In neurons, dynamic changes in the subcellular localization of histone deacetylases (HDACs) are thought to contribute to signal-regulated gene expression. Here we show that in mouse hippocampal neurons, synaptic activity-dependent nucleo-cytoplasmic shuttling is a common feature of all members of class IIa HDACs, which distinguishes them from other classes of HDACs. Nuclear calcium, a key regulator in neuronal gene expression, is required for the nuclear export of a subset of class IIa HDACs. We found that inhibition of nuclear calcium signaling using CaMBP4 or increasing the nuclear calcium buffering capacity by means of expression of a nuclear targeted version of parvalbumin (PV.NLS-mC) led to a build-up of HDAC4 and HDAC5 in the cell nucleus, which in the case of PV.NLS-mC can be reversed by nuclear calcium transients triggered by bursts of action potential firing.

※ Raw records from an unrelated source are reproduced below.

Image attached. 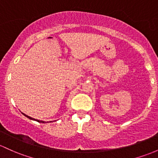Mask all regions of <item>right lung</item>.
Wrapping results in <instances>:
<instances>
[{"label": "right lung", "mask_w": 158, "mask_h": 158, "mask_svg": "<svg viewBox=\"0 0 158 158\" xmlns=\"http://www.w3.org/2000/svg\"><path fill=\"white\" fill-rule=\"evenodd\" d=\"M22 114H23L24 115V116L26 117V118H28V119H30V120H35V121H38V122H39V123H49V122H46V121H44V120H37V119H35V118H31V117L28 116V115H26V114H24V113H22ZM50 122H51V121H50Z\"/></svg>", "instance_id": "obj_1"}]
</instances>
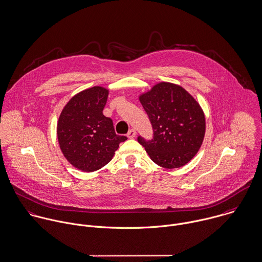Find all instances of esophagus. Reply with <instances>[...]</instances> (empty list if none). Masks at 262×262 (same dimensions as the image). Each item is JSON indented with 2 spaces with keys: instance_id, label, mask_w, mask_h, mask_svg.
I'll use <instances>...</instances> for the list:
<instances>
[{
  "instance_id": "1",
  "label": "esophagus",
  "mask_w": 262,
  "mask_h": 262,
  "mask_svg": "<svg viewBox=\"0 0 262 262\" xmlns=\"http://www.w3.org/2000/svg\"><path fill=\"white\" fill-rule=\"evenodd\" d=\"M135 135H136V131H135L134 129H130L129 132H128V134H127L128 138H134Z\"/></svg>"
}]
</instances>
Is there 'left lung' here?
<instances>
[{
  "label": "left lung",
  "instance_id": "1",
  "mask_svg": "<svg viewBox=\"0 0 262 262\" xmlns=\"http://www.w3.org/2000/svg\"><path fill=\"white\" fill-rule=\"evenodd\" d=\"M139 100L154 130L151 140L138 136L152 162L166 169L188 164L199 150L205 134L204 113L195 98L174 83L161 82Z\"/></svg>",
  "mask_w": 262,
  "mask_h": 262
}]
</instances>
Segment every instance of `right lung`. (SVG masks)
<instances>
[{"instance_id":"add662e5","label":"right lung","mask_w":262,"mask_h":262,"mask_svg":"<svg viewBox=\"0 0 262 262\" xmlns=\"http://www.w3.org/2000/svg\"><path fill=\"white\" fill-rule=\"evenodd\" d=\"M108 90L93 86L75 94L63 108L57 135L66 160L82 172H94L114 157L119 144L127 140L117 135L113 120L103 116Z\"/></svg>"}]
</instances>
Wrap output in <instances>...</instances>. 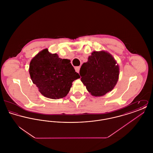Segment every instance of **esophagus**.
<instances>
[{
	"label": "esophagus",
	"instance_id": "esophagus-1",
	"mask_svg": "<svg viewBox=\"0 0 153 153\" xmlns=\"http://www.w3.org/2000/svg\"><path fill=\"white\" fill-rule=\"evenodd\" d=\"M80 66H76L75 67V70H76V72H77V73H79V71H80Z\"/></svg>",
	"mask_w": 153,
	"mask_h": 153
}]
</instances>
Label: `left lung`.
Masks as SVG:
<instances>
[{
	"mask_svg": "<svg viewBox=\"0 0 153 153\" xmlns=\"http://www.w3.org/2000/svg\"><path fill=\"white\" fill-rule=\"evenodd\" d=\"M81 81L94 96H102L111 91L117 84L119 68L109 53L93 51L88 61L80 68Z\"/></svg>",
	"mask_w": 153,
	"mask_h": 153,
	"instance_id": "8db88e82",
	"label": "left lung"
}]
</instances>
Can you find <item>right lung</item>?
<instances>
[{"mask_svg": "<svg viewBox=\"0 0 153 153\" xmlns=\"http://www.w3.org/2000/svg\"><path fill=\"white\" fill-rule=\"evenodd\" d=\"M70 62L69 59L59 58L57 54H51L47 49L31 59L30 77L42 95L52 99L68 95L72 82L80 77Z\"/></svg>", "mask_w": 153, "mask_h": 153, "instance_id": "right-lung-1", "label": "right lung"}]
</instances>
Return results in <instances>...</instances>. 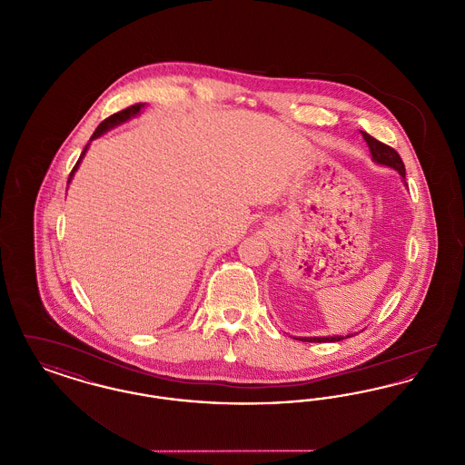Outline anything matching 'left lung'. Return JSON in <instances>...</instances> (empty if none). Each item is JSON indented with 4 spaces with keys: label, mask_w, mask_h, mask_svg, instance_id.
I'll use <instances>...</instances> for the list:
<instances>
[{
    "label": "left lung",
    "mask_w": 465,
    "mask_h": 465,
    "mask_svg": "<svg viewBox=\"0 0 465 465\" xmlns=\"http://www.w3.org/2000/svg\"><path fill=\"white\" fill-rule=\"evenodd\" d=\"M366 144L370 146V152H371V158L373 162L378 165H385V167H391L394 171H398L399 176L402 177V181H406V169H404V163L401 160L398 152L380 141H376L375 137H371L370 134L361 133ZM406 184V183H404ZM357 334V332H355ZM354 334H345V336H305V338H296V340H302V341H317V343H326V341H340L343 338H351Z\"/></svg>",
    "instance_id": "obj_1"
}]
</instances>
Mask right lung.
Instances as JSON below:
<instances>
[{
  "instance_id": "obj_1",
  "label": "right lung",
  "mask_w": 465,
  "mask_h": 465,
  "mask_svg": "<svg viewBox=\"0 0 465 465\" xmlns=\"http://www.w3.org/2000/svg\"><path fill=\"white\" fill-rule=\"evenodd\" d=\"M146 104H134V106H129V108H125V110L118 111V113H114V114H111L110 118H106L104 122H101L99 124V127L95 129V133L92 134V137H90V141H94V139H97V137H101L103 134L108 133L111 131L113 127H116V125H120V124H125L127 120H131L134 116H137L141 110L144 108ZM90 143L84 148V152H82V155L78 158V162H76V165L73 167V171H71V174H69V179H67V183H71V179L74 176V173H76V169L80 167V162H82V158L85 156L87 153V150H89Z\"/></svg>"
}]
</instances>
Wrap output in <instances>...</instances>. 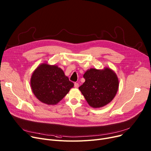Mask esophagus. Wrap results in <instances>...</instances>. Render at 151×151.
<instances>
[{
    "label": "esophagus",
    "mask_w": 151,
    "mask_h": 151,
    "mask_svg": "<svg viewBox=\"0 0 151 151\" xmlns=\"http://www.w3.org/2000/svg\"><path fill=\"white\" fill-rule=\"evenodd\" d=\"M74 87L75 88H78V87H79V84L78 83H75V84H74Z\"/></svg>",
    "instance_id": "obj_1"
}]
</instances>
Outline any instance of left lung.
Returning a JSON list of instances; mask_svg holds the SVG:
<instances>
[{"label":"left lung","instance_id":"1","mask_svg":"<svg viewBox=\"0 0 151 151\" xmlns=\"http://www.w3.org/2000/svg\"><path fill=\"white\" fill-rule=\"evenodd\" d=\"M85 82L79 87L89 106L101 108L111 101L119 89L116 73L108 67L102 70L90 68L84 73Z\"/></svg>","mask_w":151,"mask_h":151}]
</instances>
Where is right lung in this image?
<instances>
[{
	"mask_svg": "<svg viewBox=\"0 0 151 151\" xmlns=\"http://www.w3.org/2000/svg\"><path fill=\"white\" fill-rule=\"evenodd\" d=\"M74 84L55 65L42 63L32 74L30 87L36 98L48 105H54L68 93Z\"/></svg>",
	"mask_w": 151,
	"mask_h": 151,
	"instance_id": "obj_1",
	"label": "right lung"
}]
</instances>
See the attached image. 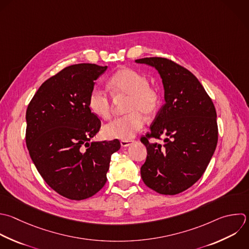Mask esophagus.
I'll return each mask as SVG.
<instances>
[{"label": "esophagus", "instance_id": "esophagus-1", "mask_svg": "<svg viewBox=\"0 0 249 249\" xmlns=\"http://www.w3.org/2000/svg\"><path fill=\"white\" fill-rule=\"evenodd\" d=\"M134 141L131 140V139H128V140H121V145L122 147H128L130 146Z\"/></svg>", "mask_w": 249, "mask_h": 249}]
</instances>
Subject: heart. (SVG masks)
<instances>
[{
  "mask_svg": "<svg viewBox=\"0 0 249 249\" xmlns=\"http://www.w3.org/2000/svg\"><path fill=\"white\" fill-rule=\"evenodd\" d=\"M112 91L128 97L127 115L117 118L105 124L103 135L110 139H131L144 125V116H154L160 106L159 93L149 87L148 79L135 70L124 68L116 72L109 81ZM89 106L98 118L107 120L111 116V99L108 93L99 88L91 89Z\"/></svg>",
  "mask_w": 249,
  "mask_h": 249,
  "instance_id": "b5f03b06",
  "label": "heart"
}]
</instances>
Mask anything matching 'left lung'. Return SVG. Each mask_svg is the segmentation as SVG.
<instances>
[{
	"label": "left lung",
	"mask_w": 249,
	"mask_h": 249,
	"mask_svg": "<svg viewBox=\"0 0 249 249\" xmlns=\"http://www.w3.org/2000/svg\"><path fill=\"white\" fill-rule=\"evenodd\" d=\"M160 74L165 103L141 138L147 159L141 166L146 186L161 195H176L193 186L205 171L216 149L218 127L211 98L186 68L162 57L135 60ZM166 136L163 145L149 138Z\"/></svg>",
	"instance_id": "left-lung-1"
}]
</instances>
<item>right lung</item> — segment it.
Wrapping results in <instances>:
<instances>
[{"label": "right lung", "instance_id": "1", "mask_svg": "<svg viewBox=\"0 0 249 249\" xmlns=\"http://www.w3.org/2000/svg\"><path fill=\"white\" fill-rule=\"evenodd\" d=\"M106 70L90 63L64 68L40 87L26 111L30 157L47 184L70 199H86L103 188L111 156L121 148L118 139L90 142L101 122L89 97Z\"/></svg>", "mask_w": 249, "mask_h": 249}]
</instances>
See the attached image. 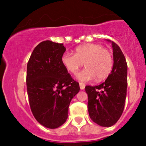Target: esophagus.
<instances>
[{"instance_id": "obj_1", "label": "esophagus", "mask_w": 146, "mask_h": 146, "mask_svg": "<svg viewBox=\"0 0 146 146\" xmlns=\"http://www.w3.org/2000/svg\"><path fill=\"white\" fill-rule=\"evenodd\" d=\"M85 86H86V85H85L84 83H82V82H80V88L81 90H83V89L85 88Z\"/></svg>"}]
</instances>
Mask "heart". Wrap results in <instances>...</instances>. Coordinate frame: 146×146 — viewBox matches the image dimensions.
Wrapping results in <instances>:
<instances>
[{"label": "heart", "mask_w": 146, "mask_h": 146, "mask_svg": "<svg viewBox=\"0 0 146 146\" xmlns=\"http://www.w3.org/2000/svg\"><path fill=\"white\" fill-rule=\"evenodd\" d=\"M63 65L72 74H76L83 64L86 69L77 74L82 82L96 79L101 81L111 73L114 64L113 55L110 50L99 44H87L77 47L75 53L66 52L61 57Z\"/></svg>", "instance_id": "heart-1"}]
</instances>
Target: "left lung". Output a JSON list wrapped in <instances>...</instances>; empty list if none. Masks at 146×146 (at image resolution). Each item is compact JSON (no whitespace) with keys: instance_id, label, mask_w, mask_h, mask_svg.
Segmentation results:
<instances>
[{"instance_id":"8db88e82","label":"left lung","mask_w":146,"mask_h":146,"mask_svg":"<svg viewBox=\"0 0 146 146\" xmlns=\"http://www.w3.org/2000/svg\"><path fill=\"white\" fill-rule=\"evenodd\" d=\"M114 64L111 73L102 84L85 88L88 94L89 116L104 127L116 123L123 111L127 89V64L119 46L112 42Z\"/></svg>"}]
</instances>
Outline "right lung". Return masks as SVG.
Wrapping results in <instances>:
<instances>
[{"instance_id": "obj_1", "label": "right lung", "mask_w": 146, "mask_h": 146, "mask_svg": "<svg viewBox=\"0 0 146 146\" xmlns=\"http://www.w3.org/2000/svg\"><path fill=\"white\" fill-rule=\"evenodd\" d=\"M63 44L44 41L35 47L27 64L28 100L34 118L40 124L55 129L64 124L72 98L80 91L63 65Z\"/></svg>"}]
</instances>
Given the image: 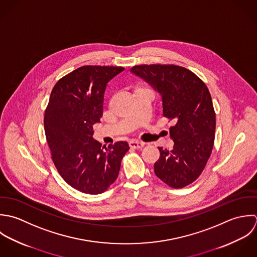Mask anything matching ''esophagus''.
Here are the masks:
<instances>
[{"mask_svg":"<svg viewBox=\"0 0 257 257\" xmlns=\"http://www.w3.org/2000/svg\"><path fill=\"white\" fill-rule=\"evenodd\" d=\"M129 145L131 148H134V149H141L144 147L145 143L143 142H139V141H135V140H132L129 142Z\"/></svg>","mask_w":257,"mask_h":257,"instance_id":"esophagus-1","label":"esophagus"}]
</instances>
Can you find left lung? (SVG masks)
I'll return each instance as SVG.
<instances>
[{
  "mask_svg": "<svg viewBox=\"0 0 257 257\" xmlns=\"http://www.w3.org/2000/svg\"><path fill=\"white\" fill-rule=\"evenodd\" d=\"M161 95L163 115L172 120V151L159 147L156 176L168 186L180 189L196 181L211 154L215 113L205 83L191 70L174 65L143 64L131 68Z\"/></svg>",
  "mask_w": 257,
  "mask_h": 257,
  "instance_id": "8db88e82",
  "label": "left lung"
}]
</instances>
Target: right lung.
Listing matches in <instances>:
<instances>
[{
  "mask_svg": "<svg viewBox=\"0 0 257 257\" xmlns=\"http://www.w3.org/2000/svg\"><path fill=\"white\" fill-rule=\"evenodd\" d=\"M120 66H81L59 79L45 112V131L54 166L63 180L85 194L98 195L118 177L129 150L125 141L108 147L93 139L100 122L107 83Z\"/></svg>",
  "mask_w": 257,
  "mask_h": 257,
  "instance_id": "add662e5",
  "label": "right lung"
}]
</instances>
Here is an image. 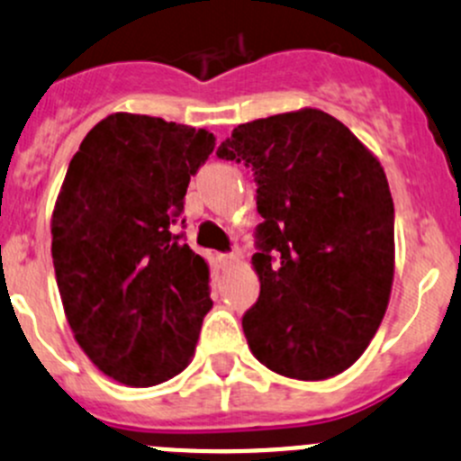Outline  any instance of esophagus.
Instances as JSON below:
<instances>
[{"label": "esophagus", "instance_id": "obj_1", "mask_svg": "<svg viewBox=\"0 0 461 461\" xmlns=\"http://www.w3.org/2000/svg\"><path fill=\"white\" fill-rule=\"evenodd\" d=\"M218 260H221V265L225 269H230V267H234V265H239L240 263V254L239 252H231V254H221V257H218Z\"/></svg>", "mask_w": 461, "mask_h": 461}]
</instances>
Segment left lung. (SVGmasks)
I'll list each match as a JSON object with an SVG mask.
<instances>
[{
	"mask_svg": "<svg viewBox=\"0 0 461 461\" xmlns=\"http://www.w3.org/2000/svg\"><path fill=\"white\" fill-rule=\"evenodd\" d=\"M252 167L258 301L243 314L252 355L319 381L350 368L379 330L394 274V204L379 160L319 109L239 124L216 151Z\"/></svg>",
	"mask_w": 461,
	"mask_h": 461,
	"instance_id": "left-lung-1",
	"label": "left lung"
}]
</instances>
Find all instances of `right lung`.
<instances>
[{"label":"right lung","mask_w":461,"mask_h":461,"mask_svg":"<svg viewBox=\"0 0 461 461\" xmlns=\"http://www.w3.org/2000/svg\"><path fill=\"white\" fill-rule=\"evenodd\" d=\"M213 144L207 129L113 113L68 165L50 221L59 296L88 359L124 385L183 373L212 310L209 265L180 227Z\"/></svg>","instance_id":"obj_1"}]
</instances>
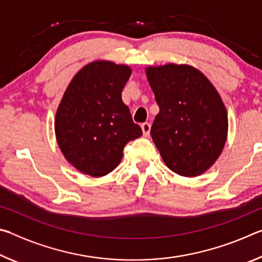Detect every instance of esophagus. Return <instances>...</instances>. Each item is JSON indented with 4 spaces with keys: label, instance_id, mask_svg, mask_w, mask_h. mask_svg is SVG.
<instances>
[{
    "label": "esophagus",
    "instance_id": "34e87169",
    "mask_svg": "<svg viewBox=\"0 0 262 262\" xmlns=\"http://www.w3.org/2000/svg\"><path fill=\"white\" fill-rule=\"evenodd\" d=\"M141 128H142V132H143V135H144V136H149V134H150V128H151V126H150V123H148V122L142 123Z\"/></svg>",
    "mask_w": 262,
    "mask_h": 262
}]
</instances>
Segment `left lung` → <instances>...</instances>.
I'll list each match as a JSON object with an SVG mask.
<instances>
[{"instance_id":"1","label":"left lung","mask_w":262,"mask_h":262,"mask_svg":"<svg viewBox=\"0 0 262 262\" xmlns=\"http://www.w3.org/2000/svg\"><path fill=\"white\" fill-rule=\"evenodd\" d=\"M159 106L151 137L164 163L174 173L198 177L223 151L228 112L211 82L189 64L145 68Z\"/></svg>"}]
</instances>
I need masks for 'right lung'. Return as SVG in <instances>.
<instances>
[{
  "instance_id": "obj_1",
  "label": "right lung",
  "mask_w": 262,
  "mask_h": 262,
  "mask_svg": "<svg viewBox=\"0 0 262 262\" xmlns=\"http://www.w3.org/2000/svg\"><path fill=\"white\" fill-rule=\"evenodd\" d=\"M132 68L106 60L78 70L55 115V136L64 158L84 174L103 177L119 165L123 148L142 135L121 98Z\"/></svg>"
}]
</instances>
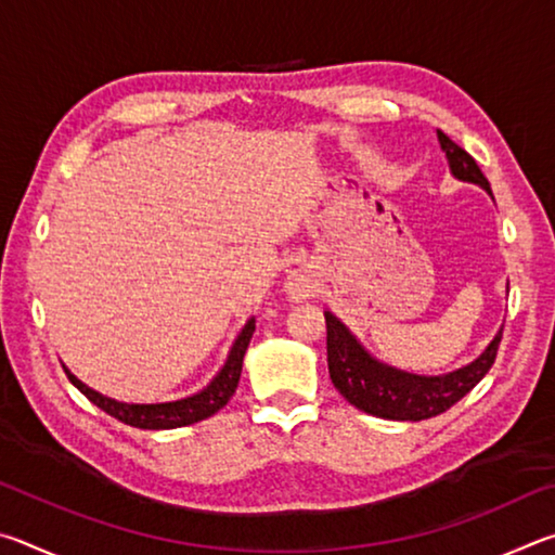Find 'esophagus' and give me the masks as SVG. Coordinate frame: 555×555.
<instances>
[{
  "mask_svg": "<svg viewBox=\"0 0 555 555\" xmlns=\"http://www.w3.org/2000/svg\"><path fill=\"white\" fill-rule=\"evenodd\" d=\"M286 288H288V296H291V298H306V296H311V291H313L311 279L304 276V274L291 276Z\"/></svg>",
  "mask_w": 555,
  "mask_h": 555,
  "instance_id": "obj_1",
  "label": "esophagus"
}]
</instances>
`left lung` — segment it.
Instances as JSON below:
<instances>
[{"mask_svg": "<svg viewBox=\"0 0 555 555\" xmlns=\"http://www.w3.org/2000/svg\"><path fill=\"white\" fill-rule=\"evenodd\" d=\"M438 142L448 156L450 171L460 181L482 185L492 195L485 173L473 156L443 131H438ZM327 325V370L335 389L364 413L389 421H424L448 411L465 397L494 364L496 350L502 343V331L496 333L490 347L467 367L450 372L446 377H418V374L399 372L387 367L362 350L350 331L333 313H325Z\"/></svg>", "mask_w": 555, "mask_h": 555, "instance_id": "obj_1", "label": "left lung"}]
</instances>
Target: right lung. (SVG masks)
Listing matches in <instances>:
<instances>
[{
  "label": "right lung",
  "mask_w": 555,
  "mask_h": 555,
  "mask_svg": "<svg viewBox=\"0 0 555 555\" xmlns=\"http://www.w3.org/2000/svg\"><path fill=\"white\" fill-rule=\"evenodd\" d=\"M251 333H255V318L242 327V333L237 340L232 345V352L224 362V367L220 370L218 377H215L208 387H205L201 393H193V397L181 399V401H168V403H125V401H115L109 397H102L95 389H90L82 384L75 374H68V379L78 387L86 397L95 403L98 409L109 413L112 418L121 421V424L134 426V428H144V430H164V428H181V426H191L198 424V421L212 416L218 413L224 403L232 399L234 389L240 384V374H242V360L244 352H247V345L251 340Z\"/></svg>",
  "instance_id": "obj_1"
}]
</instances>
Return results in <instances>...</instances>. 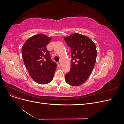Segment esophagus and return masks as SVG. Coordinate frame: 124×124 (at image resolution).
<instances>
[{
    "instance_id": "1",
    "label": "esophagus",
    "mask_w": 124,
    "mask_h": 124,
    "mask_svg": "<svg viewBox=\"0 0 124 124\" xmlns=\"http://www.w3.org/2000/svg\"><path fill=\"white\" fill-rule=\"evenodd\" d=\"M57 64H58V66L59 67H61V66H62V62H58L57 63Z\"/></svg>"
}]
</instances>
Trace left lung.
<instances>
[{"instance_id":"obj_1","label":"left lung","mask_w":124,"mask_h":124,"mask_svg":"<svg viewBox=\"0 0 124 124\" xmlns=\"http://www.w3.org/2000/svg\"><path fill=\"white\" fill-rule=\"evenodd\" d=\"M71 47V64L69 72L66 74L67 83L74 86L83 84L94 68L97 57L95 43L88 37L74 33L64 37Z\"/></svg>"}]
</instances>
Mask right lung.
Masks as SVG:
<instances>
[{"label": "right lung", "mask_w": 124, "mask_h": 124, "mask_svg": "<svg viewBox=\"0 0 124 124\" xmlns=\"http://www.w3.org/2000/svg\"><path fill=\"white\" fill-rule=\"evenodd\" d=\"M52 40L43 33L36 35L26 40L22 48L26 69L37 83L46 84L52 81L57 65L51 59L46 46Z\"/></svg>", "instance_id": "right-lung-1"}]
</instances>
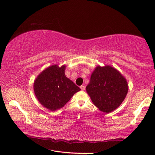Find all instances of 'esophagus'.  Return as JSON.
I'll use <instances>...</instances> for the list:
<instances>
[{
	"instance_id": "1",
	"label": "esophagus",
	"mask_w": 155,
	"mask_h": 155,
	"mask_svg": "<svg viewBox=\"0 0 155 155\" xmlns=\"http://www.w3.org/2000/svg\"><path fill=\"white\" fill-rule=\"evenodd\" d=\"M80 88L81 89V91H84L85 89V87L84 85H81V86H80Z\"/></svg>"
}]
</instances>
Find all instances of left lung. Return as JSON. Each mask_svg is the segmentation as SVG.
<instances>
[{"instance_id":"1","label":"left lung","mask_w":155,"mask_h":155,"mask_svg":"<svg viewBox=\"0 0 155 155\" xmlns=\"http://www.w3.org/2000/svg\"><path fill=\"white\" fill-rule=\"evenodd\" d=\"M129 86L125 78L110 65L97 66L91 74L86 91L100 110L109 113L124 101Z\"/></svg>"}]
</instances>
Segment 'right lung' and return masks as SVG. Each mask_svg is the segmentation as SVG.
Returning <instances> with one entry per match:
<instances>
[{
	"mask_svg": "<svg viewBox=\"0 0 155 155\" xmlns=\"http://www.w3.org/2000/svg\"><path fill=\"white\" fill-rule=\"evenodd\" d=\"M66 65L54 64L43 70L35 79L34 91L40 104L51 111L61 109L81 89L66 77Z\"/></svg>",
	"mask_w": 155,
	"mask_h": 155,
	"instance_id": "obj_1",
	"label": "right lung"
}]
</instances>
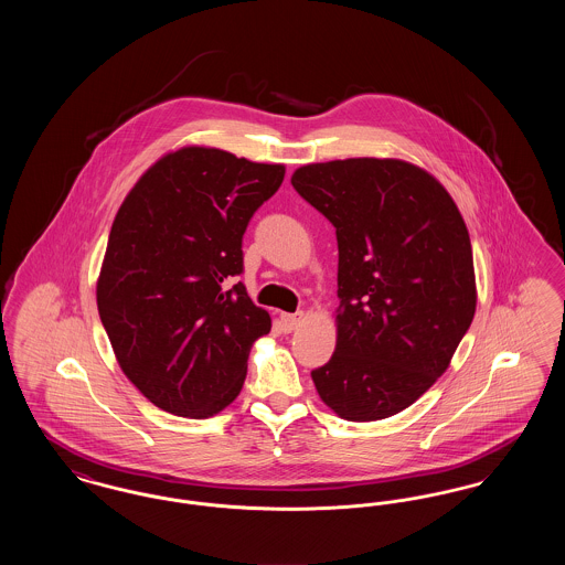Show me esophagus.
I'll list each match as a JSON object with an SVG mask.
<instances>
[{
	"label": "esophagus",
	"instance_id": "1",
	"mask_svg": "<svg viewBox=\"0 0 565 565\" xmlns=\"http://www.w3.org/2000/svg\"><path fill=\"white\" fill-rule=\"evenodd\" d=\"M279 320L284 332H295L296 328L305 322V313H281Z\"/></svg>",
	"mask_w": 565,
	"mask_h": 565
}]
</instances>
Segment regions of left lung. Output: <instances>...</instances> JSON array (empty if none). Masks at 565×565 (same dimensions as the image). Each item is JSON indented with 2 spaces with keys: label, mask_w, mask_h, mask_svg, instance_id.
I'll return each mask as SVG.
<instances>
[{
  "label": "left lung",
  "mask_w": 565,
  "mask_h": 565,
  "mask_svg": "<svg viewBox=\"0 0 565 565\" xmlns=\"http://www.w3.org/2000/svg\"><path fill=\"white\" fill-rule=\"evenodd\" d=\"M296 192L337 228V348L311 379L348 422L392 417L443 375L477 311L466 222L447 189L401 159L311 162Z\"/></svg>",
  "instance_id": "left-lung-1"
}]
</instances>
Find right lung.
<instances>
[{
    "label": "right lung",
    "mask_w": 565,
    "mask_h": 565,
    "mask_svg": "<svg viewBox=\"0 0 565 565\" xmlns=\"http://www.w3.org/2000/svg\"><path fill=\"white\" fill-rule=\"evenodd\" d=\"M284 164L184 146L143 171L111 222L97 309L118 366L162 411L207 419L242 392L270 316L242 281L249 217Z\"/></svg>",
    "instance_id": "right-lung-1"
}]
</instances>
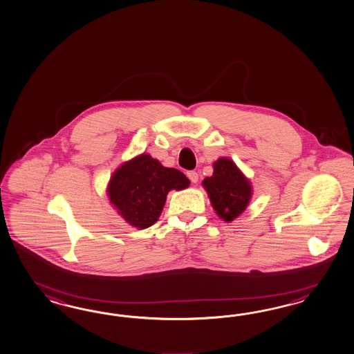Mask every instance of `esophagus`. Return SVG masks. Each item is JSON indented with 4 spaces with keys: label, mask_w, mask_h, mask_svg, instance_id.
I'll use <instances>...</instances> for the list:
<instances>
[{
    "label": "esophagus",
    "mask_w": 354,
    "mask_h": 354,
    "mask_svg": "<svg viewBox=\"0 0 354 354\" xmlns=\"http://www.w3.org/2000/svg\"><path fill=\"white\" fill-rule=\"evenodd\" d=\"M187 176L189 178V180L192 183L198 182V174L196 171H188L187 172Z\"/></svg>",
    "instance_id": "34e87169"
}]
</instances>
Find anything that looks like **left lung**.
Returning a JSON list of instances; mask_svg holds the SVG:
<instances>
[{"label":"left lung","instance_id":"8db88e82","mask_svg":"<svg viewBox=\"0 0 354 354\" xmlns=\"http://www.w3.org/2000/svg\"><path fill=\"white\" fill-rule=\"evenodd\" d=\"M205 189L209 193L215 213L225 222L234 221L241 214L252 196V187L235 163L221 158L214 163V174L206 178Z\"/></svg>","mask_w":354,"mask_h":354}]
</instances>
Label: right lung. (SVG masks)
<instances>
[{
    "label": "right lung",
    "instance_id": "obj_1",
    "mask_svg": "<svg viewBox=\"0 0 354 354\" xmlns=\"http://www.w3.org/2000/svg\"><path fill=\"white\" fill-rule=\"evenodd\" d=\"M188 178L176 169L163 167L148 154L126 162L109 183V198L129 225L148 228L161 215L171 189H184Z\"/></svg>",
    "mask_w": 354,
    "mask_h": 354
}]
</instances>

A similar nuclear accumulation of HDAC4 and HDAC5 was observed in vivo in the mouse hippocampus following stereotaxic delivery of recombinant adeno-associated viruses expressing either CaMBP4 or PV.NLS-mC. The modulation of HDAC4 activity either by RNA interference-mediated reduction of HDAC4 protein levels or by expression of a constitutively nuclear localized mutant of HDAC4 leads to changes in the mRNA levels of several nuclear calcium-regulated genes with known functions in acquired neuroprotection (atf3, serpinb2), memory consolidation (homer1, arc), and the development of chronic pain (ptgs2, c1qc). These results identify nuclear calcium as a regulator of nuclear export of HDAC4 and HDAC5. The reduction of nuclear localized HDACs represents a novel transcription-promoting pathway stimulated by nuclear calcium.